In the aftermath of the impeachment of President Park Geun-hye, Korea faces a new era of uncertainty in the energy sector. This uncertainty is primarily because Moon Jae-in, the leading candidate from the opposition Democratic Party proposed a remarkable shift from nuclear energy.

The main question is: Can Korea decide to resign from its world-class nuclear industry and replace it with alternative resources? The answer is most likely not — due to the massive cost needed to switch to other energy alternatives, foreign energy security issues, and the current high electricity demand.

Nuclear energy remains an important strategic priority for the government. Korea is a major energy-importing country, shipping 96 percent of its energy from overseas.

Since 1971, Korea has been steadily developing top-tier nuclear power plants. From zero to its current 25 nuclear reactors, Korea produces about 23 gigawatts from nuclear plants today, providing about one-third of the total electricity supply in the country. The lack of natural resources and the current high nuclear energy dependency also will make it difficult for the nation to turn to an alternative form of energy.

The upcoming presidential election could jeopardize Korea’s nuclear industry. Since the Japanese earthquake and tsunami in 2011, there has been an increasing dialogue regarding the country’s high nuclear energy dependency and safeguarding issues.

There is a political factor as well. Moon, frontrunner in the polls, pledged that he will phase out the nuclear industry and reduce coal consumption by 2060. Moon said, “I will make Korea build no more nuclear reactors and close down aged nuclear reactors when their lifespan expires.”

Moon’s proposal to import gas from Russia will bring an important energy security issue to Korea.

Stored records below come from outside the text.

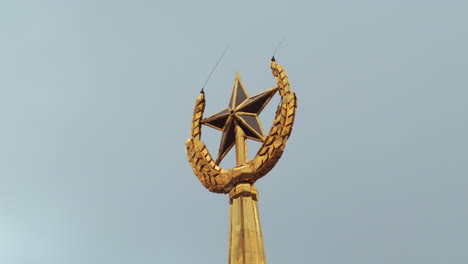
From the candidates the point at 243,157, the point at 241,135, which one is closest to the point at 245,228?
the point at 243,157

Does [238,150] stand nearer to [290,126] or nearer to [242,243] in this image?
[290,126]

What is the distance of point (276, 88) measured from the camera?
15078 millimetres

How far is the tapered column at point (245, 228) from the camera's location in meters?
13.1

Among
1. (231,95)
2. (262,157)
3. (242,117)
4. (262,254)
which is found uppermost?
(231,95)

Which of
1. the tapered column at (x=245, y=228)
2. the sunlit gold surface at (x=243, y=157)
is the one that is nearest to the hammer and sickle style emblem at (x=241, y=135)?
the sunlit gold surface at (x=243, y=157)

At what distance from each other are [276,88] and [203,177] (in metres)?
2.68

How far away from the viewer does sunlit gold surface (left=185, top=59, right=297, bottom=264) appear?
13.4m

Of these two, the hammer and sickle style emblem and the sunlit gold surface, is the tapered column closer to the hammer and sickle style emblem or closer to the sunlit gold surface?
the sunlit gold surface

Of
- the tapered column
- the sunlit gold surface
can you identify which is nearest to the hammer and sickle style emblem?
the sunlit gold surface

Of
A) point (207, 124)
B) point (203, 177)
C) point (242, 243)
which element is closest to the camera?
point (242, 243)

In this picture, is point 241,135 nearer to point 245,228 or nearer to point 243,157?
point 243,157

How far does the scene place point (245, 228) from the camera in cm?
1339

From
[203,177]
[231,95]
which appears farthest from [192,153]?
[231,95]

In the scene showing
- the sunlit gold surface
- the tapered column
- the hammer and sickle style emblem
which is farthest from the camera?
the hammer and sickle style emblem
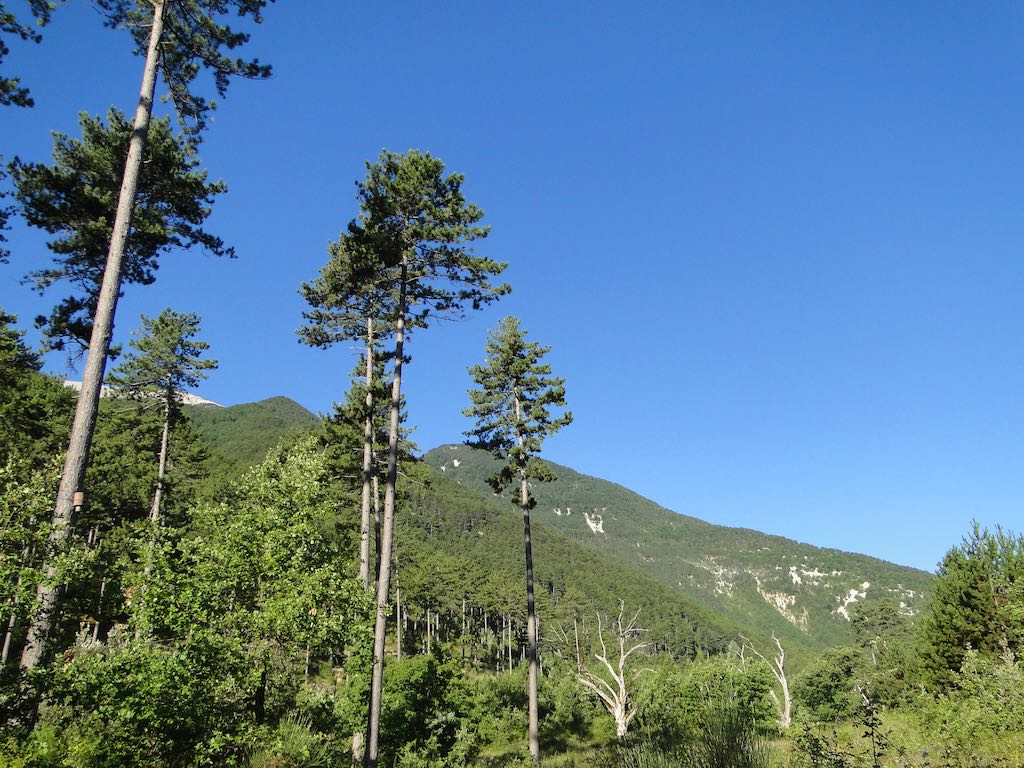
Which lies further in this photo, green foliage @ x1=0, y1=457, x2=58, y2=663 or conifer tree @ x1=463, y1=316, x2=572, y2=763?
conifer tree @ x1=463, y1=316, x2=572, y2=763

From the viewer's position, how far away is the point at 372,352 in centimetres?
2284

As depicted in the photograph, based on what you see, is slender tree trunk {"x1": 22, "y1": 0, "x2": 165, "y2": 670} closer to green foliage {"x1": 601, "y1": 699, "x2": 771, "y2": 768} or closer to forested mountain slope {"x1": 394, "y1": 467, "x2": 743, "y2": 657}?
green foliage {"x1": 601, "y1": 699, "x2": 771, "y2": 768}

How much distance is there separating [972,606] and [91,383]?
38513 mm

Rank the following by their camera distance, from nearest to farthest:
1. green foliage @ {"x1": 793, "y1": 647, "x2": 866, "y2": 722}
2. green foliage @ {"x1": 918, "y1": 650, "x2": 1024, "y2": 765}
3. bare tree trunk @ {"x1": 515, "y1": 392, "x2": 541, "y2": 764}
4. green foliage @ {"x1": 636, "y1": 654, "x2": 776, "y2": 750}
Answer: green foliage @ {"x1": 636, "y1": 654, "x2": 776, "y2": 750}
green foliage @ {"x1": 918, "y1": 650, "x2": 1024, "y2": 765}
bare tree trunk @ {"x1": 515, "y1": 392, "x2": 541, "y2": 764}
green foliage @ {"x1": 793, "y1": 647, "x2": 866, "y2": 722}

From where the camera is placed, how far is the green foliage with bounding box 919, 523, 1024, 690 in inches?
1036

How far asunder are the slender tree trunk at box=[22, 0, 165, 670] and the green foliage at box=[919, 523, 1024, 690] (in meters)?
34.3

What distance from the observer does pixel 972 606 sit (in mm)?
28062

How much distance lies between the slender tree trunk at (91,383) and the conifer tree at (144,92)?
0.05 feet

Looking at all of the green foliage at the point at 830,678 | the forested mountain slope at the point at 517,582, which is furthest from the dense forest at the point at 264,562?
the forested mountain slope at the point at 517,582

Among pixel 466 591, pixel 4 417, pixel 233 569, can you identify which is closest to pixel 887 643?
pixel 466 591

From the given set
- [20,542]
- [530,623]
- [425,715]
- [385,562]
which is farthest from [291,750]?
[530,623]

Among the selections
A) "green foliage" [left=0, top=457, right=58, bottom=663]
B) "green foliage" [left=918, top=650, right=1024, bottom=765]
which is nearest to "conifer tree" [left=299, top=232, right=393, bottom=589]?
"green foliage" [left=0, top=457, right=58, bottom=663]

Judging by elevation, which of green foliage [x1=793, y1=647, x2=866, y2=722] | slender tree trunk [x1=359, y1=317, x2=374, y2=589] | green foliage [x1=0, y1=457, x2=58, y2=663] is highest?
slender tree trunk [x1=359, y1=317, x2=374, y2=589]

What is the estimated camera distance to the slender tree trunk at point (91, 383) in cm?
766
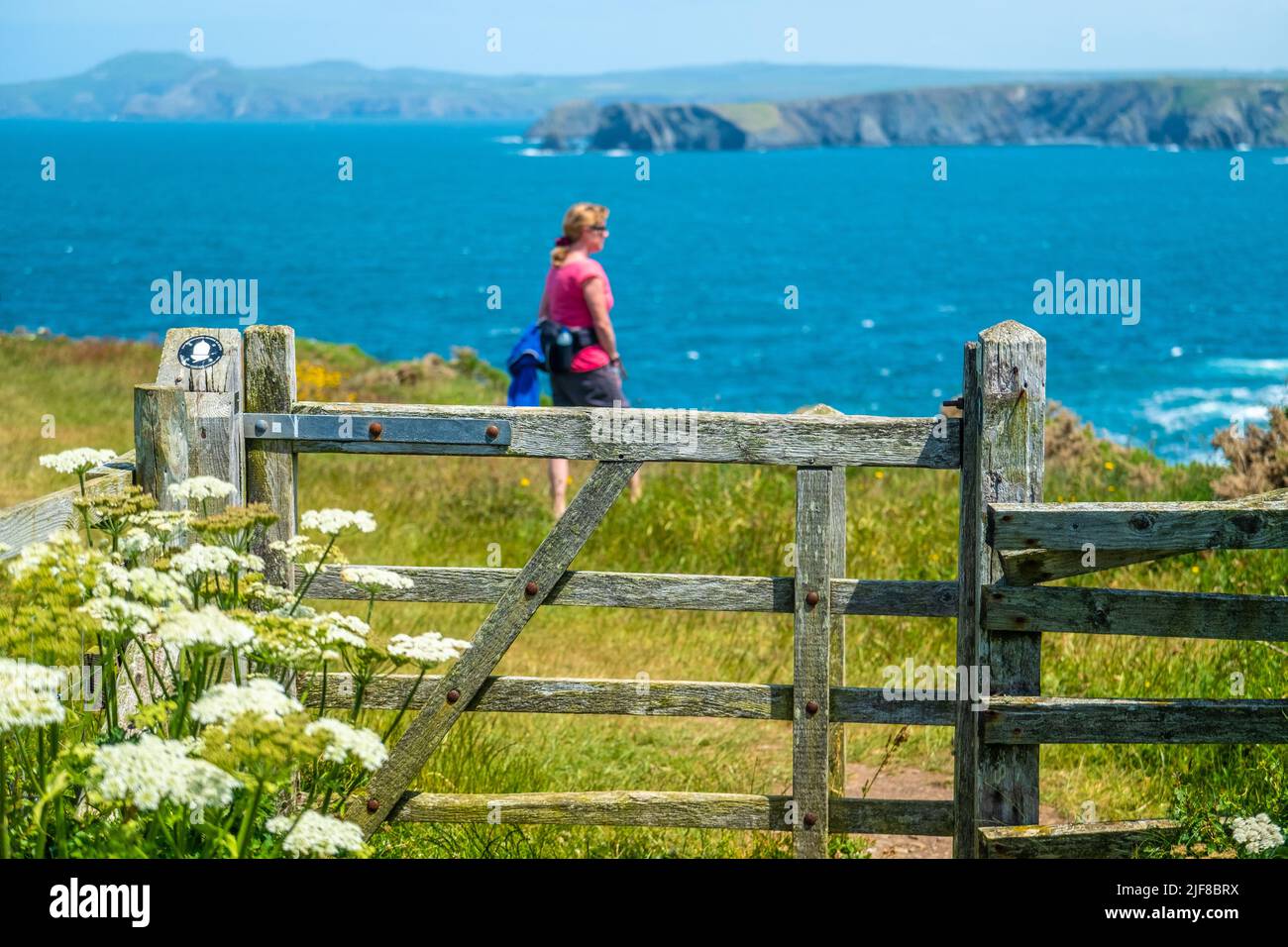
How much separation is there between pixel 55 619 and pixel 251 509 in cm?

Replacing nuclear energy with imported natural gas will only increase Korea’s dependency on the natural gas supply from Russia, which could sour U.S.-Korea relations. Korea would also no longer have the ability to use nuclear energy as a foreign policy tool when dealing with other nations.

Furthermore, if Korea shifts away from nuclear energy production and stops building reactors at home, the growth of technological innovations and exports could be hindered. Korea recently won an overseas contract valued at $20 billion to build four APR-1400 nuclear reactors in the United Arab Emirates. Korea is one of the major nuclear vendors in the global nuclear industry, and the government has been backing them through state-owned monopoly utility companies, like Korea Electric Power Corporation.

In 2010, the Ministry of Trade, Industry and Energy declared to export 80 nuclear power reactors worth $400 billion by 2030. This would lead Korea to become the world’s third largest supplier of nuclear technology and to hold 20% of the world’s market share, following the U.S., France and Russia. Nuclear power-related business is a highly profitable market for Korea. The economic and technological tradeoffs due to switching to alternative energy resources are too large for Korea’s current market.

Given Korea’s overreliance on nuclear energy, the government needs to diversify its energy resources. Yet the level of dependency is far too high for the country to switch to other energy resources.

If Moon is elected president of Korea and shuts down the nuclear plants, the country will face serious consequences. It is much better for the country to focus on its nuclear export policy while slowly investing in other renewables.

*Student at the George Washington University.